Data listing

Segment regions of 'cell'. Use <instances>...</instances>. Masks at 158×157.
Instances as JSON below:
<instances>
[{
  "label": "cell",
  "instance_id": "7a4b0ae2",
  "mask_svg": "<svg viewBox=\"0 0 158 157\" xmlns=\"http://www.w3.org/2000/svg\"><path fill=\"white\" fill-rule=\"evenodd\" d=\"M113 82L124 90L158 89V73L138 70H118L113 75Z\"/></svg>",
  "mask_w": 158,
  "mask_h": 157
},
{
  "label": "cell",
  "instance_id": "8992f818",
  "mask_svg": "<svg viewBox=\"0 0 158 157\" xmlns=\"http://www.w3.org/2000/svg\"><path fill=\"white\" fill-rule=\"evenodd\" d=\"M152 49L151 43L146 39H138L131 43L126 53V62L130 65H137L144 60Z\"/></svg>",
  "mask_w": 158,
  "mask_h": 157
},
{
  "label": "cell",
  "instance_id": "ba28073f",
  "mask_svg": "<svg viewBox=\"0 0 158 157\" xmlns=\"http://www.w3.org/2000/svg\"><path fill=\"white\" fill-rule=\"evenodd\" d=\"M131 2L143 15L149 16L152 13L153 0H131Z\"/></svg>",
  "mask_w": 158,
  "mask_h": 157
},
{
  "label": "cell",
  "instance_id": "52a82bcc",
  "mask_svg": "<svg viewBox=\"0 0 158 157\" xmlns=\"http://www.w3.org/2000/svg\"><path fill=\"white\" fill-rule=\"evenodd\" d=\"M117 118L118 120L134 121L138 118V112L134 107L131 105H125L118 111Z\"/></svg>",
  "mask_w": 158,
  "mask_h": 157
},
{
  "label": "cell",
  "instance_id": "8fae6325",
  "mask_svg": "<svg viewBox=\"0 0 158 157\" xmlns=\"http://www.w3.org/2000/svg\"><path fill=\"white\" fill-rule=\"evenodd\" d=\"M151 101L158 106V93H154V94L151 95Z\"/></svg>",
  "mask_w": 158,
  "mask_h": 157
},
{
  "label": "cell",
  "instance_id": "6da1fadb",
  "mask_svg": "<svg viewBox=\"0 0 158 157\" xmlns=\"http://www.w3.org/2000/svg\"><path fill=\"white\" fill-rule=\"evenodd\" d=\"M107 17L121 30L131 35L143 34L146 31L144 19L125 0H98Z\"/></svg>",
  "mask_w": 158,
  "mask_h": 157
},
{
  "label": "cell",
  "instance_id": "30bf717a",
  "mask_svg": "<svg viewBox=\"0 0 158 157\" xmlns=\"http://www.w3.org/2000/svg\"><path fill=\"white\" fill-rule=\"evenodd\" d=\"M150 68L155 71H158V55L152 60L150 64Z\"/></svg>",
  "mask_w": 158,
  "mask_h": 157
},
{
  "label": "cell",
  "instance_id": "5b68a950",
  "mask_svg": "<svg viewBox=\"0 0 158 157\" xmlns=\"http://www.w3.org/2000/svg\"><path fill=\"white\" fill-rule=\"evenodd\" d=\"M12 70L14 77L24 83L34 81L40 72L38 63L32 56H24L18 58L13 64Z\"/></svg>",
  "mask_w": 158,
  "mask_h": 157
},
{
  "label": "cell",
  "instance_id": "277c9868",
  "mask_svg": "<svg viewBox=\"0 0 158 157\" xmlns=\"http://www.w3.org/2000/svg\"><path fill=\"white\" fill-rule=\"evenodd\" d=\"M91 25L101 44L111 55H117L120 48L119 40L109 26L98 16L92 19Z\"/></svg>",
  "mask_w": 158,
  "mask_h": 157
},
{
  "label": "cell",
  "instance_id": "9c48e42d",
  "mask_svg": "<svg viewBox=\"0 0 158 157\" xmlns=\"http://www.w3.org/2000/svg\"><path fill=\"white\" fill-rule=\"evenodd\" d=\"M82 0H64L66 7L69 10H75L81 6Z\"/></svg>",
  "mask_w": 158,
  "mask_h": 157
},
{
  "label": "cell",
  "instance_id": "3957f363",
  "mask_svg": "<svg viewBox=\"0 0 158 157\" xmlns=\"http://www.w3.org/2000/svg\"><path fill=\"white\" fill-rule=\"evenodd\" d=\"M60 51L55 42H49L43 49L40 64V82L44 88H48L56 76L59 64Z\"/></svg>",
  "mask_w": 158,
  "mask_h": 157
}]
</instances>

...

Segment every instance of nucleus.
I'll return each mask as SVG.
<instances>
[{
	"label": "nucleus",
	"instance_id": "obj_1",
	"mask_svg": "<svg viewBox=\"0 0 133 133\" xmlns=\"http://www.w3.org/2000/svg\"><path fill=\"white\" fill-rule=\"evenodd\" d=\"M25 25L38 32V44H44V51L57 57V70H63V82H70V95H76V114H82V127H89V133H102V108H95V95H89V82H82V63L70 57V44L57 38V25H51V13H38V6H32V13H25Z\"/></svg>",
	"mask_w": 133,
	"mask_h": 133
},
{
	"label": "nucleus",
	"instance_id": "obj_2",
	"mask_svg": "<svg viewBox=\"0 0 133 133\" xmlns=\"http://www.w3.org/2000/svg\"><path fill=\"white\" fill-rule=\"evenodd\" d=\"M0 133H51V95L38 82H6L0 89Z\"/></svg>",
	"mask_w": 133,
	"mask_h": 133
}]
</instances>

- _GIVEN PROBLEM_
Return each line from the items above that contains the word "Segment".

- _TASK ANSWER_
Segment regions of 'cell'. Use <instances>...</instances>. Masks at 158×157.
Segment every instance of nucleus.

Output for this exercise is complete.